Exercise – Copy out the text of every row below word for word, leaving the pictures out.

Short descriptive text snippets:
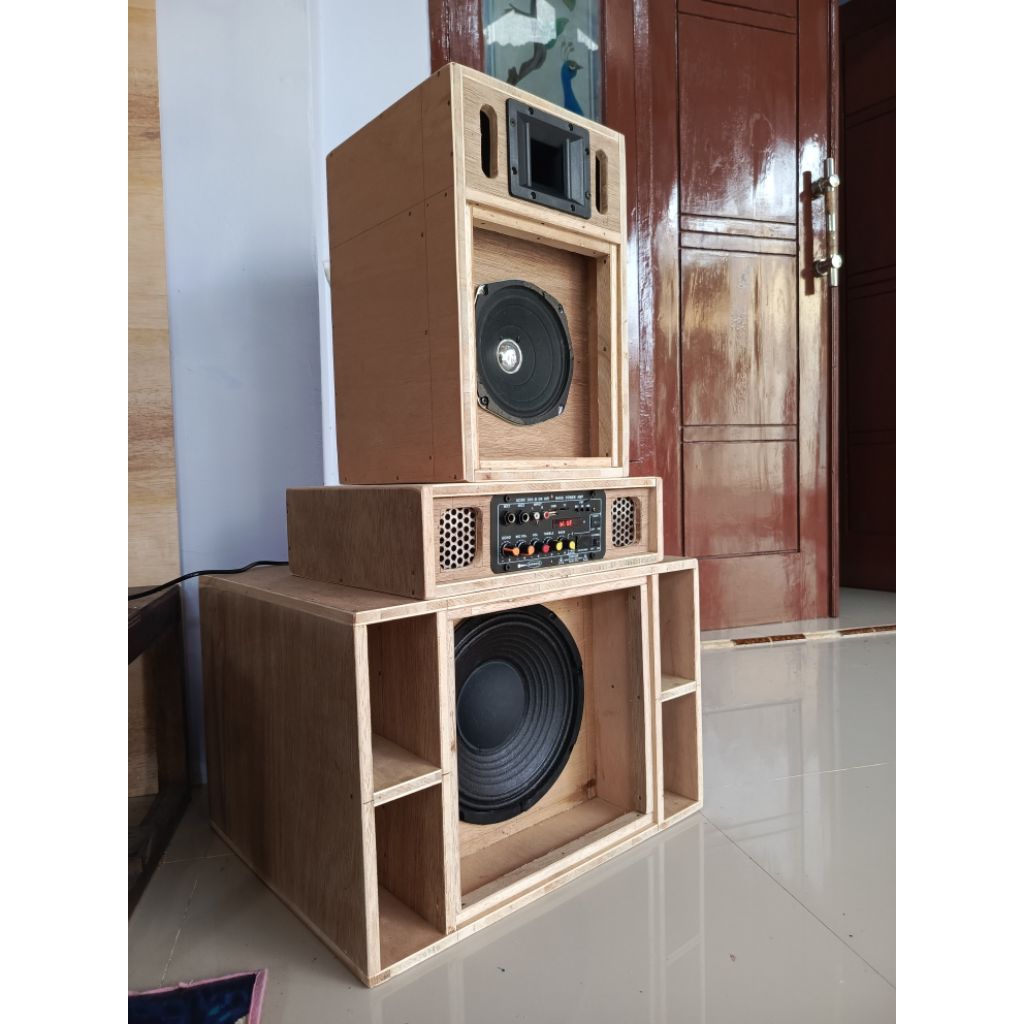 BOX POWER CA30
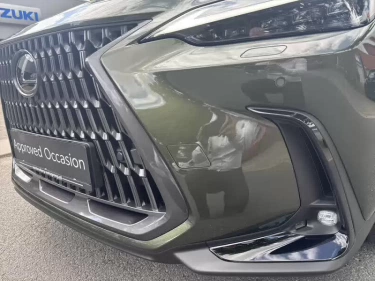 Foto van Lexus NX
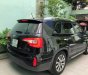 Kia Sorento 2.4AT GATH 2015 - Cần bán gấp Kia Sorento 2.4AT GATH sản xuất năm 2015, màu đen mới chạy 49.900km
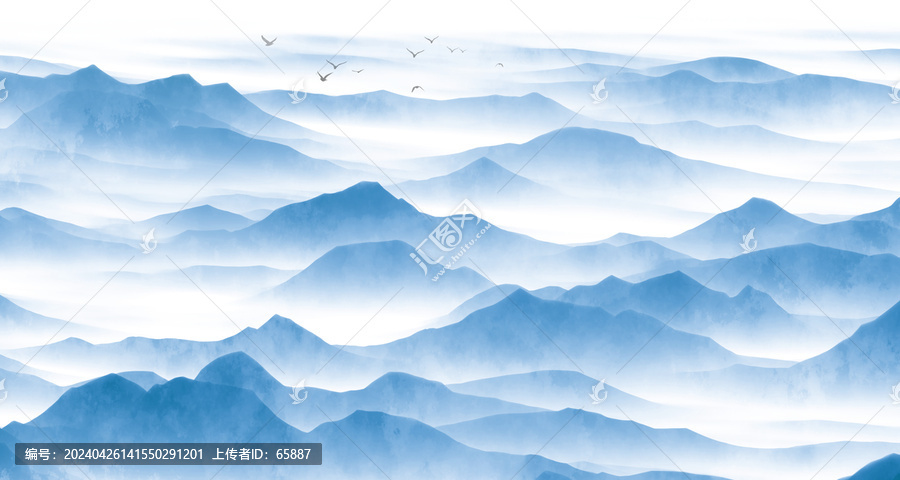 山水畫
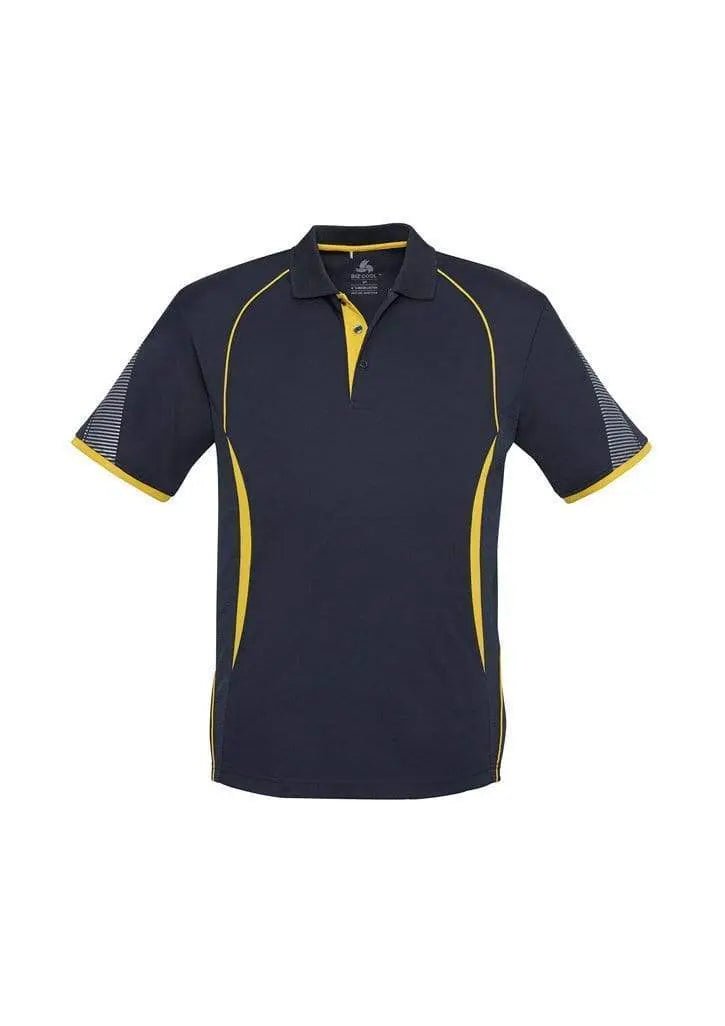 Biz Collection Razor Mens Polo Shirt Biz Cool™ P405MS - AJP Industrial Supplies - P405MS - 10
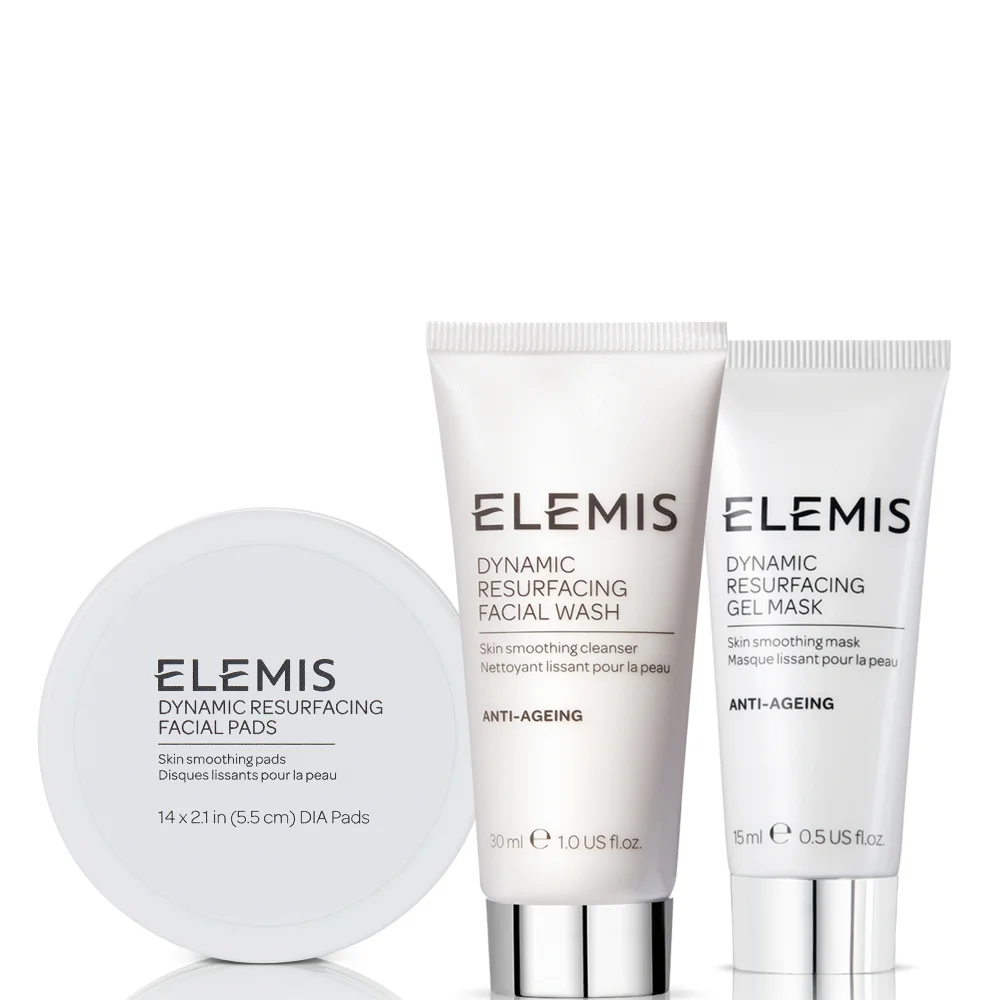 Dynamic Resurfacing Starter Kit Image 1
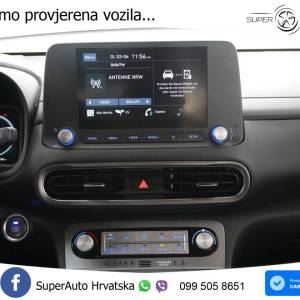 Hyundai Kona Standard range 42 kWh Select 136 KS, ACC+KAM+GR SJED+VIRT+ASIST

Solved exercise –
 BOX POWER CA30
 Foto van Lexus NX
 Kia Sorento 2.4AT GATH 2015 - Cần bán gấp Kia Sorento 2.4AT GATH sản xuất năm 2015, màu đen mới chạy 49.900km
 山水畫
 Biz Collection Razor Mens Polo Shirt Biz Cool™ P405MS - AJP Industrial Supplies - P405MS - 10
 Dynamic Resurfacing Starter Kit Image 1
 Hyundai Kona Standard range 42 kWh Select 136 KS, ACC+KAM+GR SJED+VIRT+ASIST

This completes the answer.